CellEngine tolerates invalid FCS files in most cases, and has the ability to correct invalid spill strings (compensation matrices), unescaped delimiters, empty keywords, incorrect segment coordinates and other violations.

CellEngine also generally applies the same adjustments that the instrument manufacturers apply in their own software, which includes vendor-specific scaling and transformations not captured in the FCS specification.

Viewing FCS File Metadata

You can view meta-information about FCS files, such as FCS header values, laser delays and PMT voltages, by clicking on the three-dot menu for a file in the list of FCS files on the experiment summary page, and then selecting view details.

For CyTOF Helios files that have only been processed with the Fluidigm Helios software, this dialog also displays the last tuning results and other instrument performance information.

Tip

FCS header values can also be added to the annotations for a file, allowing for further analysis using header parameters.

Concatenating FCS Files

Concatenating merges two or more files into one.

Howto

  1. In the FCS file list on either the experiment summary page or the annotation page, select the files that you want to concatenate.
  2. In the menu bar above the file list, select concatenate files.
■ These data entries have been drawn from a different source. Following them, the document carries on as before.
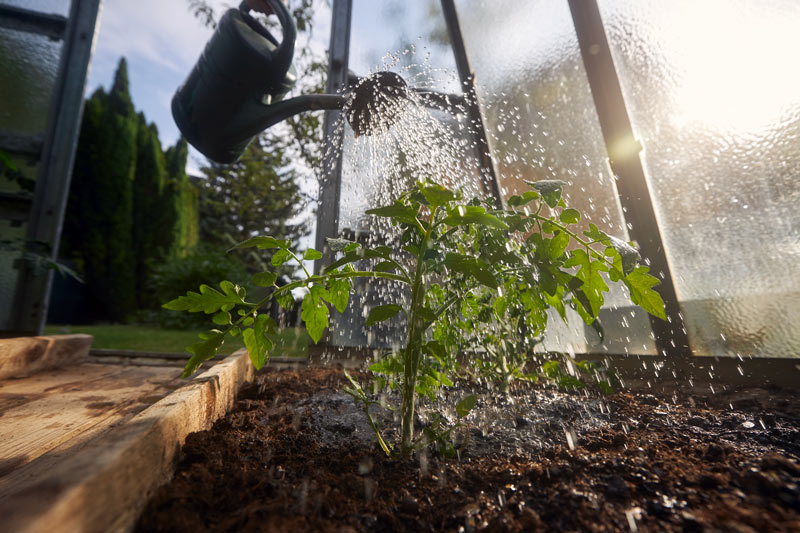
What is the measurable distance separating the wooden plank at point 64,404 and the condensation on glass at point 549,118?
1849mm

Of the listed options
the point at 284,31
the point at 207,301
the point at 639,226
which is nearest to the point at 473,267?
the point at 207,301

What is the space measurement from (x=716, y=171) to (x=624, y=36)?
0.86 m

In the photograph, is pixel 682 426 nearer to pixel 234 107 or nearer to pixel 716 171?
pixel 716 171

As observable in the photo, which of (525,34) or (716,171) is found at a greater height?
(525,34)

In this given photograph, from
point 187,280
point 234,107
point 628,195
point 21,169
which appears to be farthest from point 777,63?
point 187,280

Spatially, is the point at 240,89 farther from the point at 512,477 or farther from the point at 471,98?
the point at 471,98

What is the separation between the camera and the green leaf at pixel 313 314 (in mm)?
840

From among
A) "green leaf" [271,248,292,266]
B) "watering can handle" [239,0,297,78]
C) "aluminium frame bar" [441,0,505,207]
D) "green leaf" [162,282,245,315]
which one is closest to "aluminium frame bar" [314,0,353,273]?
"aluminium frame bar" [441,0,505,207]

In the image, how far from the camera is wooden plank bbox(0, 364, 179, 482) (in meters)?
0.82

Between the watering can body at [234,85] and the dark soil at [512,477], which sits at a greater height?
the watering can body at [234,85]

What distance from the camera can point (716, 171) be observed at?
1.54m

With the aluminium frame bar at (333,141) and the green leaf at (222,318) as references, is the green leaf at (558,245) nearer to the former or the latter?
the green leaf at (222,318)

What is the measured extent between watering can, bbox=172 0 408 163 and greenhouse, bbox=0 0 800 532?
1cm

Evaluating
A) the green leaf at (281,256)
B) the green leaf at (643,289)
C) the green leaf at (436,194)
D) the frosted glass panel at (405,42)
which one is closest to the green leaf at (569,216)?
the green leaf at (643,289)
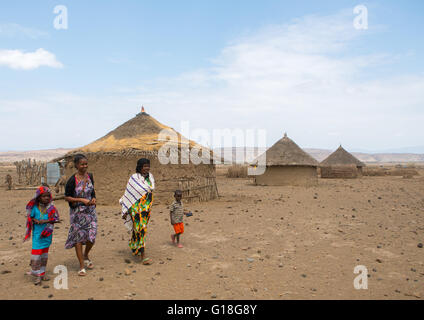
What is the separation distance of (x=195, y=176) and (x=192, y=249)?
257 inches

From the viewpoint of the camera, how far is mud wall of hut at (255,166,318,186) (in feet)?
61.2

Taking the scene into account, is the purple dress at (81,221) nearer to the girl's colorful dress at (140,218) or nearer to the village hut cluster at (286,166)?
the girl's colorful dress at (140,218)

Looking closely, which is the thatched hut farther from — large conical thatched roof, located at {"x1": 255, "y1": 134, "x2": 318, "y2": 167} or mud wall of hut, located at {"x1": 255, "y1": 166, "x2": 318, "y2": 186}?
mud wall of hut, located at {"x1": 255, "y1": 166, "x2": 318, "y2": 186}

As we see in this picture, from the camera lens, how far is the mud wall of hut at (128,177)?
1135 cm

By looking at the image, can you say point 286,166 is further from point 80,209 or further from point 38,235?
point 38,235

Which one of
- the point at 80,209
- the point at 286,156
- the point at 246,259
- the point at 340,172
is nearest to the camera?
the point at 80,209

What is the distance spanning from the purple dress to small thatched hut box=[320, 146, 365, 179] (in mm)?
24426

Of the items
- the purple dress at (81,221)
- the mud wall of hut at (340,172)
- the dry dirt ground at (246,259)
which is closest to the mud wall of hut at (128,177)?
the dry dirt ground at (246,259)

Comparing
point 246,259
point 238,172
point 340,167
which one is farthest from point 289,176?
point 246,259

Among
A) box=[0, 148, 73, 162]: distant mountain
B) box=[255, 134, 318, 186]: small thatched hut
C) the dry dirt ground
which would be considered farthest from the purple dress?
box=[0, 148, 73, 162]: distant mountain

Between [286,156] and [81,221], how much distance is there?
623 inches

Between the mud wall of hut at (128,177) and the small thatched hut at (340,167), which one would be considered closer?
the mud wall of hut at (128,177)

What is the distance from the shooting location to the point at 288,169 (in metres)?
18.7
A dialog will open.
  3. Select whether or not to add a file number column to the output file.
  4. Select whether or not to delete the input files after successfully concatenating.
  5. Click concatenate. The concatenated file will be added to your experiment.

You can elect to add a file number column (channel) to the output file so that you can see which file each event (cell) came from. The values in this column have a uniform random spread (±0.25 of the integer value) to ease visualization. While this column can be useful for analysis, it will cause your experiment to have FCS files with different panels unless you delete all FCS files that have not been concatenated.
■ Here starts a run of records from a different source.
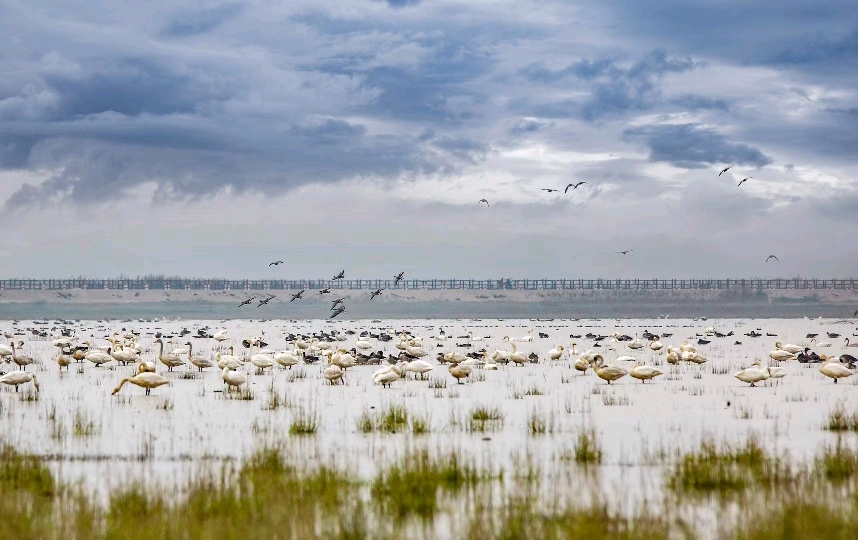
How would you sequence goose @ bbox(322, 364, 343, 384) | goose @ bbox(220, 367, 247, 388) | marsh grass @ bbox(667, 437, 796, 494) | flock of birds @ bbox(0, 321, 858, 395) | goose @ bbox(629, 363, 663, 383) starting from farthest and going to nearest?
goose @ bbox(322, 364, 343, 384)
goose @ bbox(629, 363, 663, 383)
flock of birds @ bbox(0, 321, 858, 395)
goose @ bbox(220, 367, 247, 388)
marsh grass @ bbox(667, 437, 796, 494)

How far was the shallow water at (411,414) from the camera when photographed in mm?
12234

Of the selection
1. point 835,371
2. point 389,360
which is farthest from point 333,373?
point 835,371

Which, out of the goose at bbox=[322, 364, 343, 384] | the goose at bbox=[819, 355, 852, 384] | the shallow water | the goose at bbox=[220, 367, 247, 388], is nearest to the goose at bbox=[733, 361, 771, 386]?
the shallow water

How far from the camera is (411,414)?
15.9 meters

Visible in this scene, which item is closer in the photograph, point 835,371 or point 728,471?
point 728,471

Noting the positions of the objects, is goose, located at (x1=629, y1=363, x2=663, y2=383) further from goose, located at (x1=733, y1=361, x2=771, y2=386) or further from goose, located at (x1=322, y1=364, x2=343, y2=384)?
goose, located at (x1=322, y1=364, x2=343, y2=384)

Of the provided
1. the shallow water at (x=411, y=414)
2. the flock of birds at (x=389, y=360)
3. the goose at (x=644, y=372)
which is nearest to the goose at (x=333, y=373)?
the flock of birds at (x=389, y=360)

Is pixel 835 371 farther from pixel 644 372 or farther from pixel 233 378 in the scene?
pixel 233 378

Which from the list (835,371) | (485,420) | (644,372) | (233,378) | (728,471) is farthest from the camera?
(835,371)

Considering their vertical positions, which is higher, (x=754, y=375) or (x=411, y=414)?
(x=754, y=375)

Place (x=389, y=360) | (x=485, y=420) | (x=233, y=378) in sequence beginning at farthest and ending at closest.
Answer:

example of concatenated file with file number parameter

During concatenation, any FCS header parameters that do not match between files will be removed, with some special exceptions:

  • $BTIM (clock time at beginning of acquisition) and $DATE will be set to the earliest value among the input files.
  • $ETIM (clock time at end of acquisition) will be set to the latest value among the input files.
  • $PnR (range for parameter n) will be set to the highest value among the input files.
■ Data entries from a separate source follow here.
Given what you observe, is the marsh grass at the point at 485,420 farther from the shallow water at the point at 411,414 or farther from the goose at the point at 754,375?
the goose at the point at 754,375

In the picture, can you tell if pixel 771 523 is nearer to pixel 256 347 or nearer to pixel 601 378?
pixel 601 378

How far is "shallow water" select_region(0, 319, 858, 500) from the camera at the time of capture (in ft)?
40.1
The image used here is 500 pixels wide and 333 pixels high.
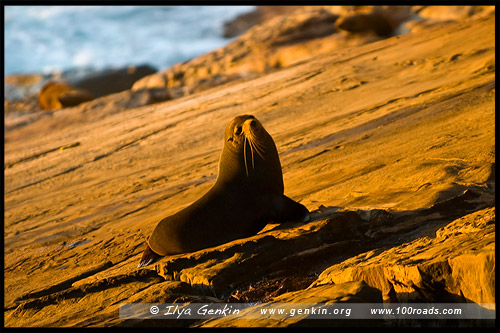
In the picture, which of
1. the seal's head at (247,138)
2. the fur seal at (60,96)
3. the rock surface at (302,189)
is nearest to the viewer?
the rock surface at (302,189)

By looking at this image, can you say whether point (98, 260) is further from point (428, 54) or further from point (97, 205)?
point (428, 54)

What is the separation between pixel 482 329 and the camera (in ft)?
8.57

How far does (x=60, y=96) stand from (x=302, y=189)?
950 cm

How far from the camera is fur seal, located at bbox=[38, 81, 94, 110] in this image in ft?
44.3

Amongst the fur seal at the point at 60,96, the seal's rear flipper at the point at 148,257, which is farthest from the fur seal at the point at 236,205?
the fur seal at the point at 60,96

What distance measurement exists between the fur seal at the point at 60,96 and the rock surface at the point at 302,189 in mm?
1776

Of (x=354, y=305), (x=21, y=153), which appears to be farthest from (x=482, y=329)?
(x=21, y=153)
All channels present in the first selected file must also be present in the other selected files.

Control Files

Files set as “control files” in the annotation page will only be visible in the compensation editor, the experiment summary and the annotations page. This lets you exclude compensation controls, calibration beads and other files that you don’t want to see in your analysis.